EXERCISE INSTRUCTIONS: List each line of the data that holds the word "Vietnam".

TASK MATERIAL section start

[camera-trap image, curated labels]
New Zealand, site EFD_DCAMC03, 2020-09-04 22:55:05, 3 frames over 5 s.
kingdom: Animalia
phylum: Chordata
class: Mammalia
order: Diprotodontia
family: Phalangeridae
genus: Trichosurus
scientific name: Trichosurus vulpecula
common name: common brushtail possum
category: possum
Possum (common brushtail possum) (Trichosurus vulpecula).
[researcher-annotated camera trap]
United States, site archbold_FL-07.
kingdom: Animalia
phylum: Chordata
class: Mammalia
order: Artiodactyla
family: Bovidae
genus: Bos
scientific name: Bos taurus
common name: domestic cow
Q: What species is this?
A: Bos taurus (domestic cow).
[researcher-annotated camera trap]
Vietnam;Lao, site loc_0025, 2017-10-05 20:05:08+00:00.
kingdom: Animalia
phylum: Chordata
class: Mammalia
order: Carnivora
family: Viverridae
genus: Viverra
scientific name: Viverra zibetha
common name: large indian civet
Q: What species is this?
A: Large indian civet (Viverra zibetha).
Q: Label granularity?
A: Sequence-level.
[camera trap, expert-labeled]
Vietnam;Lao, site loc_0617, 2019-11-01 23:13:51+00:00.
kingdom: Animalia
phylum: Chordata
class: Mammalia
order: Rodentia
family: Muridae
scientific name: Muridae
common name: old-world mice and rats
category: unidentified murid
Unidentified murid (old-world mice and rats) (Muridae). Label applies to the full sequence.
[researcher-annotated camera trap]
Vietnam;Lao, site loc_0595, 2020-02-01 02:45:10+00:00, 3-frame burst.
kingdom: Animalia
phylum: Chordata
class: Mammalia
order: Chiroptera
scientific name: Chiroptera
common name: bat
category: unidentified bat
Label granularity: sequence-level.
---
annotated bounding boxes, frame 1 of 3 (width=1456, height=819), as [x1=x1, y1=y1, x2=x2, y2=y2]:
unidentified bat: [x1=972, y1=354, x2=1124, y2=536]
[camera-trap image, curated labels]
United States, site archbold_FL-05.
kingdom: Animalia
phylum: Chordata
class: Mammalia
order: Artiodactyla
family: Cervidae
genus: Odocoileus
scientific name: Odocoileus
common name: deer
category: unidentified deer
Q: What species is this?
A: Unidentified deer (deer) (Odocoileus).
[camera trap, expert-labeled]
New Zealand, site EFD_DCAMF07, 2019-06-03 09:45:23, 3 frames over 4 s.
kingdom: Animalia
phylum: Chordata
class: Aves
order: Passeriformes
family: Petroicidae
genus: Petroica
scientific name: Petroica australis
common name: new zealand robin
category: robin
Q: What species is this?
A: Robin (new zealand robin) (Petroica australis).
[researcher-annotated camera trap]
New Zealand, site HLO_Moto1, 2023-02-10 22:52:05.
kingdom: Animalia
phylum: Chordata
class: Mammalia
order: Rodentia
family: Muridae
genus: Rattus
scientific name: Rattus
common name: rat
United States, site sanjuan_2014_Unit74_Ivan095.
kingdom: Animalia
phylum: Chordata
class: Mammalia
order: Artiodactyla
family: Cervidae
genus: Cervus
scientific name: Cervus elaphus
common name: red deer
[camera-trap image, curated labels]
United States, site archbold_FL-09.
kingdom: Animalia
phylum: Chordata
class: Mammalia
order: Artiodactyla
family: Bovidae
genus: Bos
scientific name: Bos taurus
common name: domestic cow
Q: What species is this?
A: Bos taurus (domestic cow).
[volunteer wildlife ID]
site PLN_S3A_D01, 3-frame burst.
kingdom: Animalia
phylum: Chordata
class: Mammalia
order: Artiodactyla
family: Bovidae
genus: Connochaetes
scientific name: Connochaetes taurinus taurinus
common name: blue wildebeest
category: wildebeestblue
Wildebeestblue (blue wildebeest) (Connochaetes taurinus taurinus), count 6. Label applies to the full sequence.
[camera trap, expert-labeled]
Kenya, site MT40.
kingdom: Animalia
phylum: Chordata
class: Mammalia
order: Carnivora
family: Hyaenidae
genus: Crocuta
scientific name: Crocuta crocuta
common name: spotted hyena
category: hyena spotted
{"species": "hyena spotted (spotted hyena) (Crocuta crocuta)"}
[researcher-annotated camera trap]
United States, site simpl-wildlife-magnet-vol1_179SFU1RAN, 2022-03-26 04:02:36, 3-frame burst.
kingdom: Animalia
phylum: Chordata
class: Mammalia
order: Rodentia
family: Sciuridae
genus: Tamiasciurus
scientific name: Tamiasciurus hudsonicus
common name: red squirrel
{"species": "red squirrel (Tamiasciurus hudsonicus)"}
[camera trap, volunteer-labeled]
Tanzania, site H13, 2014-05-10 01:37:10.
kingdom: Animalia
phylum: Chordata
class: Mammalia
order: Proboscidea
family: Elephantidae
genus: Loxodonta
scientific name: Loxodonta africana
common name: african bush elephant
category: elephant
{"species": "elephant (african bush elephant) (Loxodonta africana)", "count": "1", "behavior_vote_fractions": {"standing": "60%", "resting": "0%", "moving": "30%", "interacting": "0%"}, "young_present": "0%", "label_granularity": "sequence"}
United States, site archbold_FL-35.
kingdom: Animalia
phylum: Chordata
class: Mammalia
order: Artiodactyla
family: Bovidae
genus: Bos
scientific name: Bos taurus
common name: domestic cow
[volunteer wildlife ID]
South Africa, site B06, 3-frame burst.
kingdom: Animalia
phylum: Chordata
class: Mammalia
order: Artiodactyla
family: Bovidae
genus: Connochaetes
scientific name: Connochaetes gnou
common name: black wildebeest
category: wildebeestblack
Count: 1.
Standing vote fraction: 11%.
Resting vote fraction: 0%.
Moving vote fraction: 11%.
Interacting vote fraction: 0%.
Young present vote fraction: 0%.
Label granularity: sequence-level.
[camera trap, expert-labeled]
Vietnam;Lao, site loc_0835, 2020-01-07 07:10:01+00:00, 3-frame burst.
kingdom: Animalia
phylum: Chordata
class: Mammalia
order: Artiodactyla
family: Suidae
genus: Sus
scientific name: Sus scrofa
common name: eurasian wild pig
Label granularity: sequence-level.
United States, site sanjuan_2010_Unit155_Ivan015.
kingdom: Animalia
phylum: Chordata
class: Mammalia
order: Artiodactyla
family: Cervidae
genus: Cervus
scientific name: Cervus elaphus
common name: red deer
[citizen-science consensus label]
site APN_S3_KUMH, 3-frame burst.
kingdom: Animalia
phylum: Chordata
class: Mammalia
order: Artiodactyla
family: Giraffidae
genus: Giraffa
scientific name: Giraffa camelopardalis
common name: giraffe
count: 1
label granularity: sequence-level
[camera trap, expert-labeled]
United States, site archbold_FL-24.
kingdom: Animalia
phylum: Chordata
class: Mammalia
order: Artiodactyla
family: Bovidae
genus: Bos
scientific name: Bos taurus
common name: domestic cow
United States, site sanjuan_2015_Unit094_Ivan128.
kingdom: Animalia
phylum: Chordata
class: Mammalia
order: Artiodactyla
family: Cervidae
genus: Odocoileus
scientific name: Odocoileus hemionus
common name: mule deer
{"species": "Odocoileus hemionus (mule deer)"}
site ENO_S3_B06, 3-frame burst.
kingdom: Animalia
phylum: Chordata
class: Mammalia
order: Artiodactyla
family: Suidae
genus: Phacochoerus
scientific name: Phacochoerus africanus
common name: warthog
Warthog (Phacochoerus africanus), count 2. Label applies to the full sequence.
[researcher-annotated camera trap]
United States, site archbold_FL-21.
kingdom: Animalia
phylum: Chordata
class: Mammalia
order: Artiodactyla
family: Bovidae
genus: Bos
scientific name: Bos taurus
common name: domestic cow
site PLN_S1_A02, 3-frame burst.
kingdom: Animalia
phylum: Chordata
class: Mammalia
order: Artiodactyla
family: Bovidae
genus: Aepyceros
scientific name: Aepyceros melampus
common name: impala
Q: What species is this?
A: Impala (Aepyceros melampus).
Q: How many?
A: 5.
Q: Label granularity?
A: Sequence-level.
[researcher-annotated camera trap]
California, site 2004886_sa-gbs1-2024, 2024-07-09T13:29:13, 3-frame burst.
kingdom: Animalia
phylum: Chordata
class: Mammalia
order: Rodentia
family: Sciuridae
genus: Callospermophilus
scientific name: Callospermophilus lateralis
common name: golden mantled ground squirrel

TASK MATERIAL section end

RESPONSE BELOW:
Vietnam;Lao, site loc_0025, 2017-10-05 20:05:08+00:00.
Vietnam;Lao, site loc_0617, 2019-11-01 23:13:51+00:00.
Vietnam;Lao, site loc_0595, 2020-02-01 02:45:10+00:00, 3-frame burst.
Vietnam;Lao, site loc_0835, 2020-01-07 07:10:01+00:00, 3-frame burst.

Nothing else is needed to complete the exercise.